大金があれば毎日遊んで暮らせる……と考える人は少なくないはず。でもそれは、クリエーターには当てはまらないかもしれません。SNSに流れた「もし10億あったらもう創作なんてしないよね?」といった言葉に、とある漫画家がクリエーターの本質をネタ混じりに語りつつ、だらけてしまいそうになる自らへの戒めも含めた言葉を綴っています。

 GENさんはオリジナルや小説のコミカライズ作品など、さまざまな作品を発表している漫画家。Twitterのタイムラインに、宝くじが当たるなどして10億円手に入ったら、それでも創作を続けるのか……といった内容のツイートが流れてきたといいます。

 これにクリエーターとして、いささか思うところあったGENさんは「10億あったら生活の心配がなく、売れることを一切意識せず、それこそリミッター全解除で思うがまま創作に全力投球できるじゃろうがバカチンが!」と投稿。創作欲は金銭では失われないというクリエーターの本質を激白したツイートは2万件弱のリツイート、7万件あまりのいいねが寄せられました。

 これにはクリエーターの端くれである筆者も同意。クリエーターは「まだ形になっていないものを形にしたい」という欲で創作に取り組むもので、金銭欲とはまた別です。
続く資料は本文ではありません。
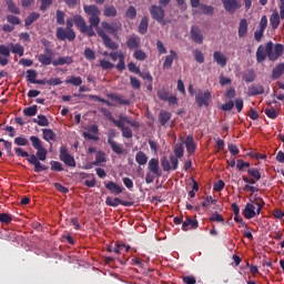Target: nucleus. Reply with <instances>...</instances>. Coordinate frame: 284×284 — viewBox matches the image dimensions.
<instances>
[{"mask_svg":"<svg viewBox=\"0 0 284 284\" xmlns=\"http://www.w3.org/2000/svg\"><path fill=\"white\" fill-rule=\"evenodd\" d=\"M83 10L84 14L89 17L90 26H88L85 19H83L81 14H74L73 21L78 30H80L82 34H87V37L90 38L97 37L98 33V36L101 37L105 48H109V50H119V44L112 41L103 29L99 28V23H101V9H99V7L95 4H84ZM94 28L97 29V32H94Z\"/></svg>","mask_w":284,"mask_h":284,"instance_id":"f257e3e1","label":"nucleus"},{"mask_svg":"<svg viewBox=\"0 0 284 284\" xmlns=\"http://www.w3.org/2000/svg\"><path fill=\"white\" fill-rule=\"evenodd\" d=\"M284 45L268 41L265 47L261 44L256 50V61L257 63H263L267 58L270 61H276L278 57L283 54Z\"/></svg>","mask_w":284,"mask_h":284,"instance_id":"f03ea898","label":"nucleus"},{"mask_svg":"<svg viewBox=\"0 0 284 284\" xmlns=\"http://www.w3.org/2000/svg\"><path fill=\"white\" fill-rule=\"evenodd\" d=\"M265 207V201L263 197L254 196L253 199H250V202L246 203L244 210L242 211V214L246 219H254V216H258L261 214V211Z\"/></svg>","mask_w":284,"mask_h":284,"instance_id":"7ed1b4c3","label":"nucleus"},{"mask_svg":"<svg viewBox=\"0 0 284 284\" xmlns=\"http://www.w3.org/2000/svg\"><path fill=\"white\" fill-rule=\"evenodd\" d=\"M45 159H48V150H45V148H40L37 149V153L31 154L28 158V162L30 163V165H34V172L39 173V172H45V170H48V165L45 164H41L40 161H45Z\"/></svg>","mask_w":284,"mask_h":284,"instance_id":"20e7f679","label":"nucleus"},{"mask_svg":"<svg viewBox=\"0 0 284 284\" xmlns=\"http://www.w3.org/2000/svg\"><path fill=\"white\" fill-rule=\"evenodd\" d=\"M148 170L149 172L146 173L145 176V183H154V179H161L163 176V171L161 170V166L159 165V159L153 158L149 161L148 163Z\"/></svg>","mask_w":284,"mask_h":284,"instance_id":"39448f33","label":"nucleus"},{"mask_svg":"<svg viewBox=\"0 0 284 284\" xmlns=\"http://www.w3.org/2000/svg\"><path fill=\"white\" fill-rule=\"evenodd\" d=\"M210 101H212V92H210V90H206L204 92L200 90L195 94V103H197L199 108H209Z\"/></svg>","mask_w":284,"mask_h":284,"instance_id":"423d86ee","label":"nucleus"},{"mask_svg":"<svg viewBox=\"0 0 284 284\" xmlns=\"http://www.w3.org/2000/svg\"><path fill=\"white\" fill-rule=\"evenodd\" d=\"M55 37L58 41H74L77 39V33L74 32V30L58 27L55 31Z\"/></svg>","mask_w":284,"mask_h":284,"instance_id":"0eeeda50","label":"nucleus"},{"mask_svg":"<svg viewBox=\"0 0 284 284\" xmlns=\"http://www.w3.org/2000/svg\"><path fill=\"white\" fill-rule=\"evenodd\" d=\"M150 14L152 19L158 21V23L165 26V10L163 9V7L156 4L151 6Z\"/></svg>","mask_w":284,"mask_h":284,"instance_id":"6e6552de","label":"nucleus"},{"mask_svg":"<svg viewBox=\"0 0 284 284\" xmlns=\"http://www.w3.org/2000/svg\"><path fill=\"white\" fill-rule=\"evenodd\" d=\"M60 161H63L67 168H77V161L74 160V156L68 153V149L65 146L60 148Z\"/></svg>","mask_w":284,"mask_h":284,"instance_id":"1a4fd4ad","label":"nucleus"},{"mask_svg":"<svg viewBox=\"0 0 284 284\" xmlns=\"http://www.w3.org/2000/svg\"><path fill=\"white\" fill-rule=\"evenodd\" d=\"M225 12L229 14H235L237 10H241L240 0H221Z\"/></svg>","mask_w":284,"mask_h":284,"instance_id":"9d476101","label":"nucleus"},{"mask_svg":"<svg viewBox=\"0 0 284 284\" xmlns=\"http://www.w3.org/2000/svg\"><path fill=\"white\" fill-rule=\"evenodd\" d=\"M191 39L192 41H194V43H197L199 45L203 43L204 37L201 28H199L197 26L191 27Z\"/></svg>","mask_w":284,"mask_h":284,"instance_id":"9b49d317","label":"nucleus"},{"mask_svg":"<svg viewBox=\"0 0 284 284\" xmlns=\"http://www.w3.org/2000/svg\"><path fill=\"white\" fill-rule=\"evenodd\" d=\"M99 126L97 124H92L89 129V132H83L82 136L88 141H97L99 139Z\"/></svg>","mask_w":284,"mask_h":284,"instance_id":"f8f14e48","label":"nucleus"},{"mask_svg":"<svg viewBox=\"0 0 284 284\" xmlns=\"http://www.w3.org/2000/svg\"><path fill=\"white\" fill-rule=\"evenodd\" d=\"M105 204L109 205V207H119V205H123L124 207H129L130 202L123 201L119 197H110L108 196L105 200Z\"/></svg>","mask_w":284,"mask_h":284,"instance_id":"ddd939ff","label":"nucleus"},{"mask_svg":"<svg viewBox=\"0 0 284 284\" xmlns=\"http://www.w3.org/2000/svg\"><path fill=\"white\" fill-rule=\"evenodd\" d=\"M174 59H179V54L174 50H170V54L165 57V60L163 62V69L170 70L172 68V63H174Z\"/></svg>","mask_w":284,"mask_h":284,"instance_id":"4468645a","label":"nucleus"},{"mask_svg":"<svg viewBox=\"0 0 284 284\" xmlns=\"http://www.w3.org/2000/svg\"><path fill=\"white\" fill-rule=\"evenodd\" d=\"M8 57H10V49L4 44H0V65H8Z\"/></svg>","mask_w":284,"mask_h":284,"instance_id":"2eb2a0df","label":"nucleus"},{"mask_svg":"<svg viewBox=\"0 0 284 284\" xmlns=\"http://www.w3.org/2000/svg\"><path fill=\"white\" fill-rule=\"evenodd\" d=\"M213 61H215L220 68H225V65H227V58L221 51H214Z\"/></svg>","mask_w":284,"mask_h":284,"instance_id":"dca6fc26","label":"nucleus"},{"mask_svg":"<svg viewBox=\"0 0 284 284\" xmlns=\"http://www.w3.org/2000/svg\"><path fill=\"white\" fill-rule=\"evenodd\" d=\"M105 189L109 190V192H111V194H122L123 190H125L123 186H120L119 184L114 183L113 181H109L105 184Z\"/></svg>","mask_w":284,"mask_h":284,"instance_id":"f3484780","label":"nucleus"},{"mask_svg":"<svg viewBox=\"0 0 284 284\" xmlns=\"http://www.w3.org/2000/svg\"><path fill=\"white\" fill-rule=\"evenodd\" d=\"M265 88L263 84H254L248 88L247 90V97H258V94H264Z\"/></svg>","mask_w":284,"mask_h":284,"instance_id":"a211bd4d","label":"nucleus"},{"mask_svg":"<svg viewBox=\"0 0 284 284\" xmlns=\"http://www.w3.org/2000/svg\"><path fill=\"white\" fill-rule=\"evenodd\" d=\"M199 227V221L192 220V217H186L184 222H182L183 232H187L189 230H196Z\"/></svg>","mask_w":284,"mask_h":284,"instance_id":"6ab92c4d","label":"nucleus"},{"mask_svg":"<svg viewBox=\"0 0 284 284\" xmlns=\"http://www.w3.org/2000/svg\"><path fill=\"white\" fill-rule=\"evenodd\" d=\"M72 63H74V60L72 59V57H60L53 60L52 65L57 68L59 65H72Z\"/></svg>","mask_w":284,"mask_h":284,"instance_id":"aec40b11","label":"nucleus"},{"mask_svg":"<svg viewBox=\"0 0 284 284\" xmlns=\"http://www.w3.org/2000/svg\"><path fill=\"white\" fill-rule=\"evenodd\" d=\"M108 97L109 99H111V101H115V103H119V105H130V100L125 99L121 94L110 93L108 94Z\"/></svg>","mask_w":284,"mask_h":284,"instance_id":"412c9836","label":"nucleus"},{"mask_svg":"<svg viewBox=\"0 0 284 284\" xmlns=\"http://www.w3.org/2000/svg\"><path fill=\"white\" fill-rule=\"evenodd\" d=\"M270 23L273 30H276L278 26H281V14H278L277 10H274L273 13L271 14Z\"/></svg>","mask_w":284,"mask_h":284,"instance_id":"4be33fe9","label":"nucleus"},{"mask_svg":"<svg viewBox=\"0 0 284 284\" xmlns=\"http://www.w3.org/2000/svg\"><path fill=\"white\" fill-rule=\"evenodd\" d=\"M184 143L189 154H194V152H196V143L194 142V138L192 135H187Z\"/></svg>","mask_w":284,"mask_h":284,"instance_id":"5701e85b","label":"nucleus"},{"mask_svg":"<svg viewBox=\"0 0 284 284\" xmlns=\"http://www.w3.org/2000/svg\"><path fill=\"white\" fill-rule=\"evenodd\" d=\"M237 34L240 39H243L247 36V19H241L239 24Z\"/></svg>","mask_w":284,"mask_h":284,"instance_id":"b1692460","label":"nucleus"},{"mask_svg":"<svg viewBox=\"0 0 284 284\" xmlns=\"http://www.w3.org/2000/svg\"><path fill=\"white\" fill-rule=\"evenodd\" d=\"M140 45H141V40L139 38L130 37L126 40V48H129V50H139Z\"/></svg>","mask_w":284,"mask_h":284,"instance_id":"393cba45","label":"nucleus"},{"mask_svg":"<svg viewBox=\"0 0 284 284\" xmlns=\"http://www.w3.org/2000/svg\"><path fill=\"white\" fill-rule=\"evenodd\" d=\"M284 73V63H280L277 64L273 71H272V80L276 81V79H281V77H283Z\"/></svg>","mask_w":284,"mask_h":284,"instance_id":"a878e982","label":"nucleus"},{"mask_svg":"<svg viewBox=\"0 0 284 284\" xmlns=\"http://www.w3.org/2000/svg\"><path fill=\"white\" fill-rule=\"evenodd\" d=\"M108 144L110 145L114 154L121 155L125 153V149L123 148V144L118 143L116 141L109 142Z\"/></svg>","mask_w":284,"mask_h":284,"instance_id":"bb28decb","label":"nucleus"},{"mask_svg":"<svg viewBox=\"0 0 284 284\" xmlns=\"http://www.w3.org/2000/svg\"><path fill=\"white\" fill-rule=\"evenodd\" d=\"M4 1L8 8V12H11V14H21V9L17 7V3H14V0H4Z\"/></svg>","mask_w":284,"mask_h":284,"instance_id":"cd10ccee","label":"nucleus"},{"mask_svg":"<svg viewBox=\"0 0 284 284\" xmlns=\"http://www.w3.org/2000/svg\"><path fill=\"white\" fill-rule=\"evenodd\" d=\"M41 14L37 12H31L26 19H24V27L28 29L34 21L40 19Z\"/></svg>","mask_w":284,"mask_h":284,"instance_id":"c85d7f7f","label":"nucleus"},{"mask_svg":"<svg viewBox=\"0 0 284 284\" xmlns=\"http://www.w3.org/2000/svg\"><path fill=\"white\" fill-rule=\"evenodd\" d=\"M42 134L44 141H48V143H50V141H57V133H54L52 129H42Z\"/></svg>","mask_w":284,"mask_h":284,"instance_id":"c756f323","label":"nucleus"},{"mask_svg":"<svg viewBox=\"0 0 284 284\" xmlns=\"http://www.w3.org/2000/svg\"><path fill=\"white\" fill-rule=\"evenodd\" d=\"M135 161L138 165H146L148 164V154H145L143 151H139L135 154Z\"/></svg>","mask_w":284,"mask_h":284,"instance_id":"7c9ffc66","label":"nucleus"},{"mask_svg":"<svg viewBox=\"0 0 284 284\" xmlns=\"http://www.w3.org/2000/svg\"><path fill=\"white\" fill-rule=\"evenodd\" d=\"M170 119H172V113H170L169 111H160L159 113V121L161 125H165V123H168V121H170Z\"/></svg>","mask_w":284,"mask_h":284,"instance_id":"2f4dec72","label":"nucleus"},{"mask_svg":"<svg viewBox=\"0 0 284 284\" xmlns=\"http://www.w3.org/2000/svg\"><path fill=\"white\" fill-rule=\"evenodd\" d=\"M38 61L42 65H51V63H53L54 60H52L51 55H48L45 53H41V54L38 55Z\"/></svg>","mask_w":284,"mask_h":284,"instance_id":"473e14b6","label":"nucleus"},{"mask_svg":"<svg viewBox=\"0 0 284 284\" xmlns=\"http://www.w3.org/2000/svg\"><path fill=\"white\" fill-rule=\"evenodd\" d=\"M29 141H31L32 148L34 150H41V148H43V142L37 135H31Z\"/></svg>","mask_w":284,"mask_h":284,"instance_id":"72a5a7b5","label":"nucleus"},{"mask_svg":"<svg viewBox=\"0 0 284 284\" xmlns=\"http://www.w3.org/2000/svg\"><path fill=\"white\" fill-rule=\"evenodd\" d=\"M33 123H37V125H40L41 128H47L50 125V121H48V118L43 114L38 115V120L34 119Z\"/></svg>","mask_w":284,"mask_h":284,"instance_id":"f704fd0d","label":"nucleus"},{"mask_svg":"<svg viewBox=\"0 0 284 284\" xmlns=\"http://www.w3.org/2000/svg\"><path fill=\"white\" fill-rule=\"evenodd\" d=\"M109 121H111V123L115 124L116 128H119V130H122L125 128V122H124V120L121 119V115H120V120H116V119H114L112 113H109Z\"/></svg>","mask_w":284,"mask_h":284,"instance_id":"c9c22d12","label":"nucleus"},{"mask_svg":"<svg viewBox=\"0 0 284 284\" xmlns=\"http://www.w3.org/2000/svg\"><path fill=\"white\" fill-rule=\"evenodd\" d=\"M183 154H185V149L183 148V143H178L174 145V156L178 159H182Z\"/></svg>","mask_w":284,"mask_h":284,"instance_id":"e433bc0d","label":"nucleus"},{"mask_svg":"<svg viewBox=\"0 0 284 284\" xmlns=\"http://www.w3.org/2000/svg\"><path fill=\"white\" fill-rule=\"evenodd\" d=\"M209 221L211 223H222V225H225V219H223V215L219 214V212L213 213Z\"/></svg>","mask_w":284,"mask_h":284,"instance_id":"4c0bfd02","label":"nucleus"},{"mask_svg":"<svg viewBox=\"0 0 284 284\" xmlns=\"http://www.w3.org/2000/svg\"><path fill=\"white\" fill-rule=\"evenodd\" d=\"M264 113L266 114V116L268 119H278V112L276 111V109H274V106H268L264 110Z\"/></svg>","mask_w":284,"mask_h":284,"instance_id":"58836bf2","label":"nucleus"},{"mask_svg":"<svg viewBox=\"0 0 284 284\" xmlns=\"http://www.w3.org/2000/svg\"><path fill=\"white\" fill-rule=\"evenodd\" d=\"M105 153L102 151L95 152V161H93V165H101V163H105Z\"/></svg>","mask_w":284,"mask_h":284,"instance_id":"ea45409f","label":"nucleus"},{"mask_svg":"<svg viewBox=\"0 0 284 284\" xmlns=\"http://www.w3.org/2000/svg\"><path fill=\"white\" fill-rule=\"evenodd\" d=\"M38 74L39 73H37V70H33V69L27 70V81L29 83H36Z\"/></svg>","mask_w":284,"mask_h":284,"instance_id":"a19ab883","label":"nucleus"},{"mask_svg":"<svg viewBox=\"0 0 284 284\" xmlns=\"http://www.w3.org/2000/svg\"><path fill=\"white\" fill-rule=\"evenodd\" d=\"M64 83H67L69 85L79 87V85H81V83H83V80L81 79V77L72 75L70 79L65 80Z\"/></svg>","mask_w":284,"mask_h":284,"instance_id":"79ce46f5","label":"nucleus"},{"mask_svg":"<svg viewBox=\"0 0 284 284\" xmlns=\"http://www.w3.org/2000/svg\"><path fill=\"white\" fill-rule=\"evenodd\" d=\"M247 174L254 179L255 183L256 181H261V172L256 168H251L247 170Z\"/></svg>","mask_w":284,"mask_h":284,"instance_id":"37998d69","label":"nucleus"},{"mask_svg":"<svg viewBox=\"0 0 284 284\" xmlns=\"http://www.w3.org/2000/svg\"><path fill=\"white\" fill-rule=\"evenodd\" d=\"M55 19H57L58 26H64L65 24V12H63L61 10H57Z\"/></svg>","mask_w":284,"mask_h":284,"instance_id":"c03bdc74","label":"nucleus"},{"mask_svg":"<svg viewBox=\"0 0 284 284\" xmlns=\"http://www.w3.org/2000/svg\"><path fill=\"white\" fill-rule=\"evenodd\" d=\"M148 17L142 18L140 26H139V32L140 34H145V32H148Z\"/></svg>","mask_w":284,"mask_h":284,"instance_id":"a18cd8bd","label":"nucleus"},{"mask_svg":"<svg viewBox=\"0 0 284 284\" xmlns=\"http://www.w3.org/2000/svg\"><path fill=\"white\" fill-rule=\"evenodd\" d=\"M133 57L136 59V61H145V59H148V54L144 53V51L141 49H136L133 53Z\"/></svg>","mask_w":284,"mask_h":284,"instance_id":"49530a36","label":"nucleus"},{"mask_svg":"<svg viewBox=\"0 0 284 284\" xmlns=\"http://www.w3.org/2000/svg\"><path fill=\"white\" fill-rule=\"evenodd\" d=\"M158 98L160 99V101H168V99L170 98V91L165 88L160 89L158 91Z\"/></svg>","mask_w":284,"mask_h":284,"instance_id":"de8ad7c7","label":"nucleus"},{"mask_svg":"<svg viewBox=\"0 0 284 284\" xmlns=\"http://www.w3.org/2000/svg\"><path fill=\"white\" fill-rule=\"evenodd\" d=\"M193 57L196 63H205V55H203V52L201 50H194Z\"/></svg>","mask_w":284,"mask_h":284,"instance_id":"09e8293b","label":"nucleus"},{"mask_svg":"<svg viewBox=\"0 0 284 284\" xmlns=\"http://www.w3.org/2000/svg\"><path fill=\"white\" fill-rule=\"evenodd\" d=\"M50 165H51L52 172H63V170H64L63 164H61V162H59V161L52 160L50 162Z\"/></svg>","mask_w":284,"mask_h":284,"instance_id":"8fccbe9b","label":"nucleus"},{"mask_svg":"<svg viewBox=\"0 0 284 284\" xmlns=\"http://www.w3.org/2000/svg\"><path fill=\"white\" fill-rule=\"evenodd\" d=\"M115 68L119 72H123V70H125V57L122 53L119 54V63Z\"/></svg>","mask_w":284,"mask_h":284,"instance_id":"3c124183","label":"nucleus"},{"mask_svg":"<svg viewBox=\"0 0 284 284\" xmlns=\"http://www.w3.org/2000/svg\"><path fill=\"white\" fill-rule=\"evenodd\" d=\"M37 104H33L32 106H29L23 110L26 116H37Z\"/></svg>","mask_w":284,"mask_h":284,"instance_id":"603ef678","label":"nucleus"},{"mask_svg":"<svg viewBox=\"0 0 284 284\" xmlns=\"http://www.w3.org/2000/svg\"><path fill=\"white\" fill-rule=\"evenodd\" d=\"M125 17L131 20L136 19V8H134V6H130L125 12Z\"/></svg>","mask_w":284,"mask_h":284,"instance_id":"864d4df0","label":"nucleus"},{"mask_svg":"<svg viewBox=\"0 0 284 284\" xmlns=\"http://www.w3.org/2000/svg\"><path fill=\"white\" fill-rule=\"evenodd\" d=\"M7 21H8L11 26H21V19H19V17L13 16V14H8V16H7Z\"/></svg>","mask_w":284,"mask_h":284,"instance_id":"5fc2aeb1","label":"nucleus"},{"mask_svg":"<svg viewBox=\"0 0 284 284\" xmlns=\"http://www.w3.org/2000/svg\"><path fill=\"white\" fill-rule=\"evenodd\" d=\"M116 8L114 6L104 7V17H116Z\"/></svg>","mask_w":284,"mask_h":284,"instance_id":"6e6d98bb","label":"nucleus"},{"mask_svg":"<svg viewBox=\"0 0 284 284\" xmlns=\"http://www.w3.org/2000/svg\"><path fill=\"white\" fill-rule=\"evenodd\" d=\"M11 52L13 54H18L19 57H23V52H24L23 45H21V44H12Z\"/></svg>","mask_w":284,"mask_h":284,"instance_id":"4d7b16f0","label":"nucleus"},{"mask_svg":"<svg viewBox=\"0 0 284 284\" xmlns=\"http://www.w3.org/2000/svg\"><path fill=\"white\" fill-rule=\"evenodd\" d=\"M14 144L21 146L30 145V141L27 138L18 136L14 139Z\"/></svg>","mask_w":284,"mask_h":284,"instance_id":"13d9d810","label":"nucleus"},{"mask_svg":"<svg viewBox=\"0 0 284 284\" xmlns=\"http://www.w3.org/2000/svg\"><path fill=\"white\" fill-rule=\"evenodd\" d=\"M161 165H162V170L164 172H170V170H172V165L170 164V160H168V158L163 156L161 159Z\"/></svg>","mask_w":284,"mask_h":284,"instance_id":"bf43d9fd","label":"nucleus"},{"mask_svg":"<svg viewBox=\"0 0 284 284\" xmlns=\"http://www.w3.org/2000/svg\"><path fill=\"white\" fill-rule=\"evenodd\" d=\"M103 30H105L106 32H110V34H116V28L112 27L110 23L103 21L101 23Z\"/></svg>","mask_w":284,"mask_h":284,"instance_id":"052dcab7","label":"nucleus"},{"mask_svg":"<svg viewBox=\"0 0 284 284\" xmlns=\"http://www.w3.org/2000/svg\"><path fill=\"white\" fill-rule=\"evenodd\" d=\"M84 58H85L88 61H94V59H97V54L94 53V51H92V49L87 48V49L84 50Z\"/></svg>","mask_w":284,"mask_h":284,"instance_id":"680f3d73","label":"nucleus"},{"mask_svg":"<svg viewBox=\"0 0 284 284\" xmlns=\"http://www.w3.org/2000/svg\"><path fill=\"white\" fill-rule=\"evenodd\" d=\"M0 223L9 225V223H12V215L8 213H0Z\"/></svg>","mask_w":284,"mask_h":284,"instance_id":"e2e57ef3","label":"nucleus"},{"mask_svg":"<svg viewBox=\"0 0 284 284\" xmlns=\"http://www.w3.org/2000/svg\"><path fill=\"white\" fill-rule=\"evenodd\" d=\"M100 68L102 70H112V68H114V64L108 60H100Z\"/></svg>","mask_w":284,"mask_h":284,"instance_id":"0e129e2a","label":"nucleus"},{"mask_svg":"<svg viewBox=\"0 0 284 284\" xmlns=\"http://www.w3.org/2000/svg\"><path fill=\"white\" fill-rule=\"evenodd\" d=\"M203 13L207 14L209 17H212L214 14V7L207 6V4H202L201 6Z\"/></svg>","mask_w":284,"mask_h":284,"instance_id":"69168bd1","label":"nucleus"},{"mask_svg":"<svg viewBox=\"0 0 284 284\" xmlns=\"http://www.w3.org/2000/svg\"><path fill=\"white\" fill-rule=\"evenodd\" d=\"M130 83L133 90H141V81H139V79L134 77H130Z\"/></svg>","mask_w":284,"mask_h":284,"instance_id":"338daca9","label":"nucleus"},{"mask_svg":"<svg viewBox=\"0 0 284 284\" xmlns=\"http://www.w3.org/2000/svg\"><path fill=\"white\" fill-rule=\"evenodd\" d=\"M121 132L124 139H132V129H130L129 126L122 128Z\"/></svg>","mask_w":284,"mask_h":284,"instance_id":"774afa93","label":"nucleus"}]
</instances>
 もちろん、クリエーターであっても収入がないと生活できませんから、生活の糧を得るために「お金になる仕事」をする必要があります。それが「自分のしたい創作」であれば非常に幸せなことですが、現実はそうスンナリとはいきません。

 大抵の場合、先方に受け入れられるよう、少なからず妥協した作品を作らざるを得ないのがプロのクリエーター。もちろん、そうであっても素晴らしい作品を生み出すのが一流なのかもしれませんが、できれば他人の評価とは関係なく、自分の思い通りに作品を作りたい、と思っているのがクリエーターの偽らざる気持ちだといえるでしょう。

 ちなみに、GENさんはリミッターを全解除し、思うがままに創作したい作品はどのようなものなのでしょう。うかがってみると「以前打ち切られたファンタジー作品、もしくは妖怪などがでる和風伝奇のネタ(前に同人で制作したとき、3話で50冊も売れない大惨敗で続けられなかった)を気の向くまま描くかと思います。あとゲーム実況やゲ制にも興味があるので、そちらを」とのこと。打ち切りになった作品を最後まで描きたい、というのは漫画家ならずとも共感できるのではないでしょうか。

 もちろん、クリエーターでなくとも「10億あったらあの作品を完結させてほしい」と思うファン心理もあるように、大金を浪費するのではなく「生きたお金」として使いたい人も少なくないはず。いきなり10億は現実的な話ではありませんが、大金を手にした時どのようにしたいか考えるというのは、楽しいシミュレーションになるかもしれません。